THE LONG-DRAWN-OUT crisis of Prime Minister Silvio Berlusconi’s centre-right government became official yesterday when four members of his cabinet resigned, thus making it highly probable that the government will collapse within the next month.
Adolfo Urso, Andrea Ronchi, Antonio Buonfiglio and Roberto Menia, four members of the breakaway Future and Liberty (FLI) party led by Mr Berlusconi’s former close ally, the speaker of the lower house, Gianfranco Fini, all handed in their resignations yesterday.
This move was the latest in a complex chess game which has seen Mr Berlusconi at loggerheads with Mr Fini for much of the last year and which has partially paralysed government action.
Having publicly criticised Mr Berlusconi last spring, Mr Fini was formally expelled from the ruling People of Freedom Party (PDL) in July. Since then, he has been quickly regrouping his forces, drawing on the catchment area provided by his own formerly neo-fascist Alleanza Nazionale party, a group which merged with Mr Berlusconi’s Forza Italia party just 30 months ago.
Mr Fini broke with Mr Berlusconi primarily because of his concern both about the government’s inaction and its style. In a speech to his fledgling party faithful last September, he accused the media tycoon of having failed to understand that “governing” is not the same as “commanding”.
Mr Berlusconi, he argued, badly needed to stop confusing leadership with the ownership of his many companies. Arguing that there was no serious confrontation of ideas within the PDL, he accused the prime minister of running the party along “illiberal, authoritarian” lines reminiscent of the “worst type of Stalinism”.
In particular, Mr Fini chose to fight Mr Berlusconi on the moral high ground of justice-related issues, objecting to the prime minister’s constant promotion of legislation intended to resolve his own particular “judicial” problems and accusing him of seeking permanent impunity for himself.
As of now, Mr Fini can count on at least 40, if not more, parliamentarians, enough to seriously compromise the Berlusconi government majority in both houses. In a flexing of muscle, the FLI deputies voted with the opposition to defeat three different government motions on immigration last week.
For the time being, however, a parliamentary no-confidence vote has not been scheduled, largely because opposition figures agree that until the 2011 Finance Bill (Italy’s budget) has been passed, any such move would be irresponsible.
When the budget has been passed, perhaps by the end of this month, then hostilities will begin, with government and opposition vying to present confidence and no-confidence votes in both houses.
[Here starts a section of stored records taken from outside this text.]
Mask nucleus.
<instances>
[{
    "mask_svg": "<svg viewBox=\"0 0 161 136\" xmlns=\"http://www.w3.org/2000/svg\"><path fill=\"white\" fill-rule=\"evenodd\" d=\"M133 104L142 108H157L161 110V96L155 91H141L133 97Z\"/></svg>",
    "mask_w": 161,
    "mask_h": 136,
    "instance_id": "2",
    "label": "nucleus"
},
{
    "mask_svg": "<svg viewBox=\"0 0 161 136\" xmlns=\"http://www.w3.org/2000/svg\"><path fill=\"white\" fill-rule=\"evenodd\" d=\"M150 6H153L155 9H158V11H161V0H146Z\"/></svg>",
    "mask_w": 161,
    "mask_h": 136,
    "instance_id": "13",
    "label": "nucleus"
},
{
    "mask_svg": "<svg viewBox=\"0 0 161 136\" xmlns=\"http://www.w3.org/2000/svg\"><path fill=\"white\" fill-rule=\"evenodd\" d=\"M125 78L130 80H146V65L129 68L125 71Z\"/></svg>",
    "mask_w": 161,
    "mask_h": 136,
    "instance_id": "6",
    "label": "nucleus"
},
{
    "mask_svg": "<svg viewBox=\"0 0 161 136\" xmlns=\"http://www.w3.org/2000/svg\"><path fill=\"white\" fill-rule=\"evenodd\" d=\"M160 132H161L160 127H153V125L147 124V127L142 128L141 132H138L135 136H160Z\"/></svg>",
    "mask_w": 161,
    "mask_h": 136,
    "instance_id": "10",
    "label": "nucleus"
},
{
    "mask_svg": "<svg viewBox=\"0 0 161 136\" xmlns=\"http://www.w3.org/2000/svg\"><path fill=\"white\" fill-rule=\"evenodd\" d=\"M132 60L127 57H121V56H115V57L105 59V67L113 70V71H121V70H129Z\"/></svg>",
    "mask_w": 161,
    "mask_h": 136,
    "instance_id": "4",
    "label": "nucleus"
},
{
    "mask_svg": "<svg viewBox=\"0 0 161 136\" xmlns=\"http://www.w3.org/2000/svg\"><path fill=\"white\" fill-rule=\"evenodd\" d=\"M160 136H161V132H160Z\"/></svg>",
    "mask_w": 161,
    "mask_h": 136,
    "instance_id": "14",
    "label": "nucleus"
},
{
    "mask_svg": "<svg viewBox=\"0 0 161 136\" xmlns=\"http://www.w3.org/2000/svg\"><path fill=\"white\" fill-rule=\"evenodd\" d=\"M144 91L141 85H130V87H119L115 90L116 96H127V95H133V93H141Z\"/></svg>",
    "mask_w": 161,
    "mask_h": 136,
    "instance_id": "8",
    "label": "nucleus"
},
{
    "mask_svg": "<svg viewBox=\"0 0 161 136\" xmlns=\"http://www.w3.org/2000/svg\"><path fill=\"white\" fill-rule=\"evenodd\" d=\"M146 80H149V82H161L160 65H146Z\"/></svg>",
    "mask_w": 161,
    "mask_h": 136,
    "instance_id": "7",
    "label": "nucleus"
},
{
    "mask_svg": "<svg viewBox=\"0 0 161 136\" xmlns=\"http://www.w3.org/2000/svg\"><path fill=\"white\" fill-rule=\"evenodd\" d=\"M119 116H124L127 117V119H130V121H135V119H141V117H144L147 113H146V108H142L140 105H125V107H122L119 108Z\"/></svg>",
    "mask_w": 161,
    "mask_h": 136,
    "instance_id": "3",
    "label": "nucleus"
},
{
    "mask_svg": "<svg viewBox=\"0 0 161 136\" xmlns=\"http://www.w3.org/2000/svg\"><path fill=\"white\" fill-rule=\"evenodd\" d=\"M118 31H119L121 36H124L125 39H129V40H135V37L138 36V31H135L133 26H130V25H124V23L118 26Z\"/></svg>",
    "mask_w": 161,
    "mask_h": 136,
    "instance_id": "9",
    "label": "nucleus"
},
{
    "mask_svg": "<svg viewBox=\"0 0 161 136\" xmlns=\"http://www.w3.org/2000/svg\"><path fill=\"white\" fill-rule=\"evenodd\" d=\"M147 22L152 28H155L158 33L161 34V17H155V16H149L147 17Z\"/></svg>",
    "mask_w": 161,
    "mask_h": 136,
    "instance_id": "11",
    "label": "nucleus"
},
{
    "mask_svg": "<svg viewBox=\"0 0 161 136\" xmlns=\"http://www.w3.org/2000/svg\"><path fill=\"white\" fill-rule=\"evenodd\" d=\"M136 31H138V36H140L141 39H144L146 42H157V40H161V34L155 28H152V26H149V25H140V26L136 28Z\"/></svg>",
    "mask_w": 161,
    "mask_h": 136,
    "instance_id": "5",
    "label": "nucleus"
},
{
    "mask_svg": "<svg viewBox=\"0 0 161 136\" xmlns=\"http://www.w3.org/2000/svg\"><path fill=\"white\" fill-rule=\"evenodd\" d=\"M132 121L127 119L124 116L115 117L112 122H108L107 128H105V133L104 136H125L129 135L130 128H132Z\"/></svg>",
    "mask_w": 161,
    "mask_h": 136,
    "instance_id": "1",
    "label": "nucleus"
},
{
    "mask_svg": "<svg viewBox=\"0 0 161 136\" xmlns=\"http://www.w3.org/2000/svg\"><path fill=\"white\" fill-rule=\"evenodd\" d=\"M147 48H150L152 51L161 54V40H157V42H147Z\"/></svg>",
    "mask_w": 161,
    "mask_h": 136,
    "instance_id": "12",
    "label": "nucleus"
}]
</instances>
If the government is defeated in either house, the prime minister will have to remit his mandate into the hands of President Giorgio Napolitano. At that point, Mr Berlusconi is almost certain to call for an immediate general election to resolve the crisis. A broad swathe of opposition forces, however, is likely to call for some form of technical, national government that would enact electoral reform and then resign.